The response should be a precise copy of every entry.

SOURCE MATERIAL Start Marker

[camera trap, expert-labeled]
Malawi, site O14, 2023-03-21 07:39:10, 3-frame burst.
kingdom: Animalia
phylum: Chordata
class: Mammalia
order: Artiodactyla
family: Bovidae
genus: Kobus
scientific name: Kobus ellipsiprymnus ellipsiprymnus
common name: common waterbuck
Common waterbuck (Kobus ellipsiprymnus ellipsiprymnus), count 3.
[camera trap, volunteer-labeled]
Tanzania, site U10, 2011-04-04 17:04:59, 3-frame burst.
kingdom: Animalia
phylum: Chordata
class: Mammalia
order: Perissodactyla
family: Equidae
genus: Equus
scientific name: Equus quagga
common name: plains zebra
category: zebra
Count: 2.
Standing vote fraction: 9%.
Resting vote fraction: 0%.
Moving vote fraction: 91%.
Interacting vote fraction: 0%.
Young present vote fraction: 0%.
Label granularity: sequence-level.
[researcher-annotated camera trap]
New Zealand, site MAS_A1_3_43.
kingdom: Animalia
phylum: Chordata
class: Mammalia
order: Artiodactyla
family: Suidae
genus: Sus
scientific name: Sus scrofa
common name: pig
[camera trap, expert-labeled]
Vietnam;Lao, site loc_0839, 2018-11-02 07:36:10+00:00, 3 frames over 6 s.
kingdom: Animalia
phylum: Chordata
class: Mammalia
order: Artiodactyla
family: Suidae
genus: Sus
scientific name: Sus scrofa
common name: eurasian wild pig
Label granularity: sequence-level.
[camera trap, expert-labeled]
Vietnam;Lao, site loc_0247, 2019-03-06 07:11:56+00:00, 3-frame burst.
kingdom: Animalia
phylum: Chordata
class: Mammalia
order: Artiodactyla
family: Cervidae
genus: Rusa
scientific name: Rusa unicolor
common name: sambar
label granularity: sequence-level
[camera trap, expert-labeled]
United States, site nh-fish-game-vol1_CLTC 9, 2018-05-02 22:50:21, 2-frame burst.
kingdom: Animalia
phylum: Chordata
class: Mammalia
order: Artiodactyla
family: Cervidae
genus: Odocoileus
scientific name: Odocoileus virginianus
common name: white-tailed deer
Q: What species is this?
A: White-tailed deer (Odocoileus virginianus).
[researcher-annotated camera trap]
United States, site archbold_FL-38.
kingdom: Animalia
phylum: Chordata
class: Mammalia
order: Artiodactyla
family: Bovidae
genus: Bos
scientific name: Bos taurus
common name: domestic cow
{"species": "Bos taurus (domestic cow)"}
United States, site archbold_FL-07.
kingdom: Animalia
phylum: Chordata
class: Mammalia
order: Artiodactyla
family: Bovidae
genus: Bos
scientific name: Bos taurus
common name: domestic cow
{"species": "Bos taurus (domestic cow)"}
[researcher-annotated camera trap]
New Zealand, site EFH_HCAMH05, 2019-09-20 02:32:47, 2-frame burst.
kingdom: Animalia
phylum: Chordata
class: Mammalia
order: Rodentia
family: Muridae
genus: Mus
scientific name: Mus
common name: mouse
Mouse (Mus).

SOURCE MATERIAL End Marker

WRITTEN ANSWER.
[camera trap, expert-labeled]
Malawi, site O14, 2023-03-21 07:39:10, 3-frame burst.
kingdom: Animalia
phylum: Chordata
class: Mammalia
order: Artiodactyla
family: Bovidae
genus: Kobus
scientific name: Kobus ellipsiprymnus ellipsiprymnus
common name: common waterbuck
Common waterbuck (Kobus ellipsiprymnus ellipsiprymnus), count 3.
[camera trap, volunteer-labeled]
Tanzania, site U10, 2011-04-04 17:04:59, 3-frame burst.
kingdom: Animalia
phylum: Chordata
class: Mammalia
order: Perissodactyla
family: Equidae
genus: Equus
scientific name: Equus quagga
common name: plains zebra
category: zebra
Count: 2.
Standing vote fraction: 9%.
Resting vote fraction: 0%.
Moving vote fraction: 91%.
Interacting vote fraction: 0%.
Young present vote fraction: 0%.
Label granularity: sequence-level.
[researcher-annotated camera trap]
New Zealand, site MAS_A1_3_43.
kingdom: Animalia
phylum: Chordata
class: Mammalia
order: Artiodactyla
family: Suidae
genus: Sus
scientific name: Sus scrofa
common name: pig
[camera trap, expert-labeled]
Vietnam;Lao, site loc_0839, 2018-11-02 07:36:10+00:00, 3 frames over 6 s.
kingdom: Animalia
phylum: Chordata
class: Mammalia
order: Artiodactyla
family: Suidae
genus: Sus
scientific name: Sus scrofa
common name: eurasian wild pig
Label granularity: sequence-level.
[camera trap, expert-labeled]
Vietnam;Lao, site loc_0247, 2019-03-06 07:11:56+00:00, 3-frame burst.
kingdom: Animalia
phylum: Chordata
class: Mammalia
order: Artiodactyla
family: Cervidae
genus: Rusa
scientific name: Rusa unicolor
common name: sambar
label granularity: sequence-level
[camera trap, expert-labeled]
United States, site nh-fish-game-vol1_CLTC 9, 2018-05-02 22:50:21, 2-frame burst.
kingdom: Animalia
phylum: Chordata
class: Mammalia
order: Artiodactyla
family: Cervidae
genus: Odocoileus
scientific name: Odocoileus virginianus
common name: white-tailed deer
Q: What species is this?
A: White-tailed deer (Odocoileus virginianus).
[researcher-annotated camera trap]
United States, site archbold_FL-38.
kingdom: Animalia
phylum: Chordata
class: Mammalia
order: Artiodactyla
family: Bovidae
genus: Bos
scientific name: Bos taurus
common name: domestic cow
{"species": "Bos taurus (domestic cow)"}
United States, site archbold_FL-07.
kingdom: Animalia
phylum: Chordata
class: Mammalia
order: Artiodactyla
family: Bovidae
genus: Bos
scientific name: Bos taurus
common name: domestic cow
{"species": "Bos taurus (domestic cow)"}
[researcher-annotated camera trap]
New Zealand, site EFH_HCAMH05, 2019-09-20 02:32:47, 2-frame burst.
kingdom: Animalia
phylum: Chordata
class: Mammalia
order: Rodentia
family: Muridae
genus: Mus
scientific name: Mus
common name: mouse
Mouse (Mus).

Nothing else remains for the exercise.